Passage ▸
◆ ◆ ◆ ◆ ◆ ◆ ◆

As you know, Bob Sidney choreographed Valley of the Dolls. What sort of man was he?
I actually didn’t know that. Bob Sidney could be very cruel, very nasty. Among dancers and actors, he was often called ‘Evil Mary.’ When I saw Susan Hayward doing I’ll Plant My Own Tree, I thought, 'Good god, who choreographed this number?' Awful! Susan Hayward is one of my great favorites, in my top five Hollywood beauties of all time, and here’s that mobile hanging over her head and her making those lurching steps? Just dreadful, really terrible. Well, now I learn it was Bob Sidney – “Evil Mary” himself.
Do you remember any specifics of that Beyond the Valley … screenplay?
I don’t really, it’s so long ago. Anyway, I took that one, signed the contract, and they said they’d be back to us on the start date and all of that. Since there was time, it was a perfect chance to go to Mexico, which is something I do whenever I get a chance. I took the script on vacation but by the time I came back, that horrible incident [the murder of Sharon Tate and her friends by members of the Manson cult] had occurred. That’s when they told us that there was going to be a delay and I couldn’t understand why that incident was going to have an effect on the sequel to Valley of the Dolls. Little did I know that that whole horrible incident would have such an effect on everything, even on the sequel to Valley of the Dolls. I didn’t know then that Roger Ebert had been brought on to change the script – considerably, as it had turned out. Had I not already signed my contract, I would have said no to that script. I remember going to the premiere and saying to my date, “Well, this is the end of my career.” I embrace the movie more now. I get a lot of letters from people who go to midnight showings and one of their favorite exchanges of dialogue in that film is “You’re a moonchild!” and me saying, “And you’re a bitch!”
Did you know or socialize any of the people who were involved in making Valley of the Dolls?

◆ ◆ ◆ ◆ ◆ ◆ ◆

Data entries
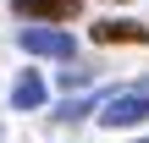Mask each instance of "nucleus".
Listing matches in <instances>:
<instances>
[{
	"mask_svg": "<svg viewBox=\"0 0 149 143\" xmlns=\"http://www.w3.org/2000/svg\"><path fill=\"white\" fill-rule=\"evenodd\" d=\"M144 116H149V83H138V88H122V94H111V99L100 105V127H111V132L138 127Z\"/></svg>",
	"mask_w": 149,
	"mask_h": 143,
	"instance_id": "obj_1",
	"label": "nucleus"
},
{
	"mask_svg": "<svg viewBox=\"0 0 149 143\" xmlns=\"http://www.w3.org/2000/svg\"><path fill=\"white\" fill-rule=\"evenodd\" d=\"M17 44H22L28 55H50V61H72V50H77V39H72L66 28H22Z\"/></svg>",
	"mask_w": 149,
	"mask_h": 143,
	"instance_id": "obj_2",
	"label": "nucleus"
},
{
	"mask_svg": "<svg viewBox=\"0 0 149 143\" xmlns=\"http://www.w3.org/2000/svg\"><path fill=\"white\" fill-rule=\"evenodd\" d=\"M11 11L33 28H55V22H72L83 11V0H11Z\"/></svg>",
	"mask_w": 149,
	"mask_h": 143,
	"instance_id": "obj_3",
	"label": "nucleus"
},
{
	"mask_svg": "<svg viewBox=\"0 0 149 143\" xmlns=\"http://www.w3.org/2000/svg\"><path fill=\"white\" fill-rule=\"evenodd\" d=\"M94 44H149V28L111 17V22H94Z\"/></svg>",
	"mask_w": 149,
	"mask_h": 143,
	"instance_id": "obj_4",
	"label": "nucleus"
},
{
	"mask_svg": "<svg viewBox=\"0 0 149 143\" xmlns=\"http://www.w3.org/2000/svg\"><path fill=\"white\" fill-rule=\"evenodd\" d=\"M44 105V77L39 72H22L17 88H11V110H39Z\"/></svg>",
	"mask_w": 149,
	"mask_h": 143,
	"instance_id": "obj_5",
	"label": "nucleus"
},
{
	"mask_svg": "<svg viewBox=\"0 0 149 143\" xmlns=\"http://www.w3.org/2000/svg\"><path fill=\"white\" fill-rule=\"evenodd\" d=\"M83 116H94V99H66L61 105V121H83Z\"/></svg>",
	"mask_w": 149,
	"mask_h": 143,
	"instance_id": "obj_6",
	"label": "nucleus"
}]
</instances>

◆ ◆ ◆ ◆ ◆ ◆ ◆

Exercises to complete ▸
- a) Name every person the interview identifies by both first and last name.
- b) Carry on the interview about Valley of the Dolls from its last line.

Exercise answers ▸
- a) Bob Sidney, Susan Hayward, Sharon Tate, Roger Ebert

- b)
Sharon [Tate] I met at Metro and that horrible house in which she and the others lost their lives was just across the courtyard from El Cielo near Falcon Lair, which was Rudolph Valentino’s old home, where I lived. I was probably closest to Barbara (Parkins] because, before and after she was making Valley, I used to see her all the time at Cass Elliot’s house. I worked with [Barbara] on Peyton Place, too.
What were your impressions of her?
She was a very headstrong girl. Aggressive. I don’t like to throw compliments my way but I think she was after me. She made no bones about it which, to me, is not terribly attractive. She was strong and a little too pushy for me. A gorgeous girl and I loved her voice but I just wasn’t interested. She didn’t take it very well at all. She was used to getting her own way. You can’t blame her for thinking at the time, ‘Hey, I’m pretty hot stuff and this guy’s just a bit player. So, why is he not acquiescing and falling all over me?’ It was difficult anyway because Mama Cass was after me. This sounds very strange, doesn’t it? I was raising my young son my myself and she was raising her daughter by herself and I think she thought, ‘Oh, here’s a man that knows about babies.’
Cass Elliot’s parties were legendary for many reasons. The availability of drugs being one.
I observed a lot of that in Hollywood. I was so innocent and, probably, stupid that I’d see people excuse themselves from the dinner table and keep going to the bathroom and think, Do they have a urinary problem? I was naïve and maybe dumb. I certainly witnessed it but never around the lot. I didn’t even smoke cigarettes, except for roles. I did a stage play called Rope and had to smoke all the way through it. The last curtain rang down and I never wanted another one. Having the discipline of a dancer, there is no way I was going to get involved with any of that – although I have known dancers who did and their careers were short-lived. It just wasn’t anything I wanted to partake in. I wasn’t interested. I could have a lot of fun on 7-Up and a coffee table to dance on. I never even had cocktails at cocktail hour except when I moved to Mexico and it was because, ‘Well, I have to do this, otherwise, some of these people are going to bore me to death.’
You’ve appeared on several seasons of the TV show Superstore. What do you miss about ‘Old Hollywood’?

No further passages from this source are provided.